» **The data**:
-- Opening Marker --

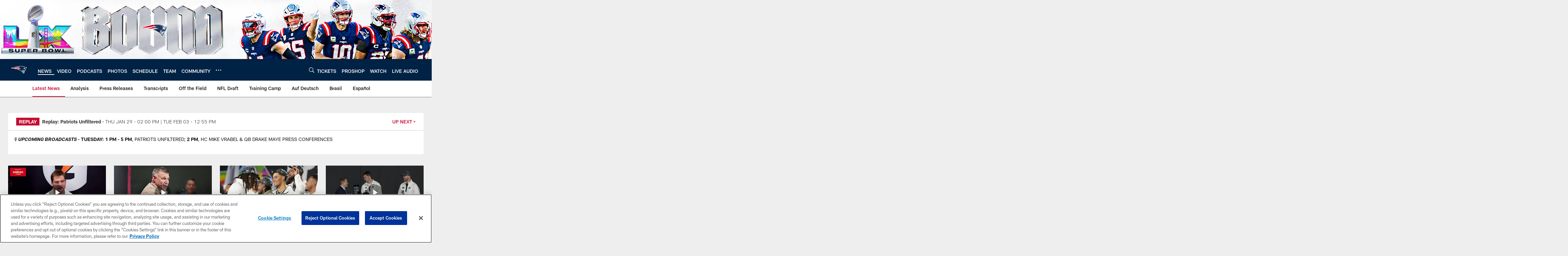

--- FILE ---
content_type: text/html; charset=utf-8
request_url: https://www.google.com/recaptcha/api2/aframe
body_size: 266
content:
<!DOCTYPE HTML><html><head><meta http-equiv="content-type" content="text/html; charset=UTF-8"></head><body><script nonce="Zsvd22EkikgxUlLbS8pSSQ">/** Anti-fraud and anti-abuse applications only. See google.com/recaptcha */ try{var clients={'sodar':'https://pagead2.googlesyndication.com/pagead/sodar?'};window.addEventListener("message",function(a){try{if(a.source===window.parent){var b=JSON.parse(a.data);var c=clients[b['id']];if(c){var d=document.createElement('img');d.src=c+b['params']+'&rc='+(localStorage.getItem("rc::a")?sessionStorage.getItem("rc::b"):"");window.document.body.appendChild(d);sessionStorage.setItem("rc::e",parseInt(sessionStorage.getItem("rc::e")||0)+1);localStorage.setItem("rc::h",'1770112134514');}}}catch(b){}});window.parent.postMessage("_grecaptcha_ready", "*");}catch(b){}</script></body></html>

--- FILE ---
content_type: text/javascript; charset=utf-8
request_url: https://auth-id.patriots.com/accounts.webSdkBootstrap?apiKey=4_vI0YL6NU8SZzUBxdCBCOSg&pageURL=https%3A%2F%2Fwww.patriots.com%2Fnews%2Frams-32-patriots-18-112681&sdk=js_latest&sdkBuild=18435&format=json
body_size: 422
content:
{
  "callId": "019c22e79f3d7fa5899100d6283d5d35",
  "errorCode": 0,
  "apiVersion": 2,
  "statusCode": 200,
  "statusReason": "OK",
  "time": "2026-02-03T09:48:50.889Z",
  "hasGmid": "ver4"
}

-- Closing Marker --
-- Opening Marker --

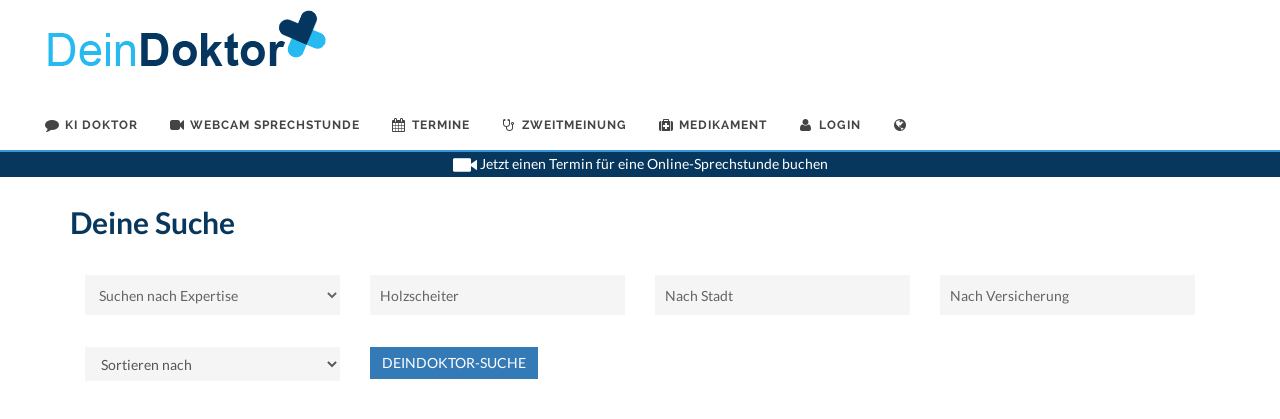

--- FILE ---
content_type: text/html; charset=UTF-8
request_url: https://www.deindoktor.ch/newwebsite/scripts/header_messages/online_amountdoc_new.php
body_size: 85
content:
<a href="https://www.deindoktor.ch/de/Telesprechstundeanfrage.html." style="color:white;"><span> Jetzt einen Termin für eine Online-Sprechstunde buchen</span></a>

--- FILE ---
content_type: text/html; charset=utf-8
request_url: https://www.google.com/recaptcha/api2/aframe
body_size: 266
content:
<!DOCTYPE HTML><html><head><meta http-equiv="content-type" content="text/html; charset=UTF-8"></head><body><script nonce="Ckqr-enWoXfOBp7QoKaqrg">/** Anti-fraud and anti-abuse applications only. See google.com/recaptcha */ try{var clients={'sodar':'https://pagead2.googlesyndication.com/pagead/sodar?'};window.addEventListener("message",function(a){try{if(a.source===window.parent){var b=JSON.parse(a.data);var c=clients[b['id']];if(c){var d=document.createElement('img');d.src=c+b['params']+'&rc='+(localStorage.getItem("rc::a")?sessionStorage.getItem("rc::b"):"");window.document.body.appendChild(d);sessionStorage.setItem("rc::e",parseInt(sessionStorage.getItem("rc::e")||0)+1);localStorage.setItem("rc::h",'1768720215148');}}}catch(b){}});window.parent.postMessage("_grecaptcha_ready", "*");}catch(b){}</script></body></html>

-- Closing Marker --

» **Assignment**:
Each line of the data that holds "deindoktor" should be copied.

» **Written response**:
request_url: https://www.deindoktor.ch/newwebsite/scripts/header_messages/online_amountdoc_new.php
<a href="https://www.deindoktor.ch/de/Telesprechstundeanfrage.html." style="color:white;"><span> Jetzt einen Termin für eine Online-Sprechstunde buchen</span></a>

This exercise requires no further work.